Run the Damages Allocation calculation in DocketMath, then save the output so it can be audited later: Open the calculator.
Step-by-step workflow (calculation-ready)
Step 1 — Set the jurisdiction
- Choose US-NY so the calculator applies the 5-year general/default SOL lens tied to N.Y. Crim. Proc. Law § 30.10(2)(c).
Step 2 — Enter your relevant dates
- Provide the trigger/start date for your modeled damages timeline.
- Provide the timeline end reference date your allocation is measured against.
Step 3 — Confirm the allocation basis
- If allocation is time-based, specify whether weighting is by day, month, or another unit.
Step 4 — Feed in damages distribution
- Either:
- enter period-by-period amounts, or
- enter a total amount plus the distribution logic your workflow assumes (if supported by the calculator UI).
Step 5 — Review SOL-window inclusion results
- The calculator should reflect the default 5-year window and compute allocations accordingly.
How outputs change as inputs change
Use the calculator for “what-if” scenarios.
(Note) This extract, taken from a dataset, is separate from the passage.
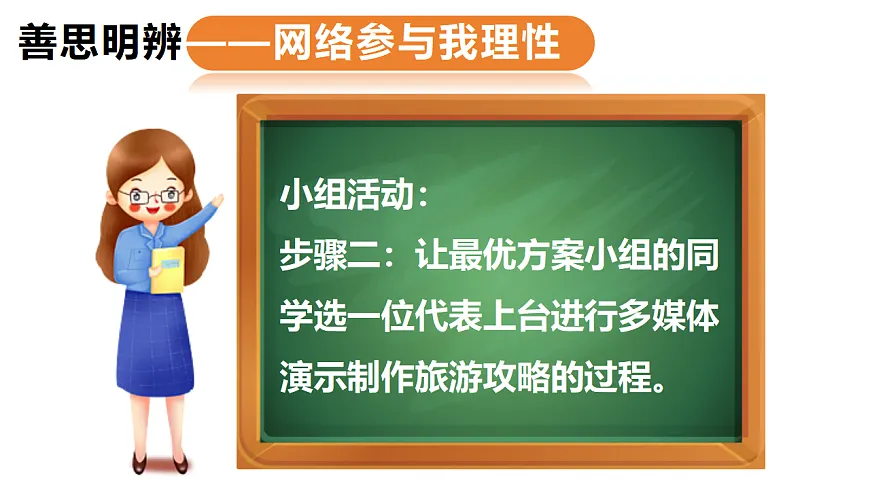 善思明辨——网络参与我理性

小组活动：
步骤二：让最优方案小组的同学选一位代表上台进行多媒体演示制作旅游攻略的过程。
Common tests include:
Trigger date moved ± 6 months
Expect a change in the count of included periods (and therefore totals), because the SOL cutoff moves.Timeline end moved forward
If the end date extends into additional months, totals may increase only to the extent those added months remain within the 5-year default.
Scenario testing checklist:
Warning: SOL cutoff math is date-sensitive. Ensure your dates use consistent formatting and timezone assumptions across your dataset so the “included” window doesn’t shift due to conversion quirks.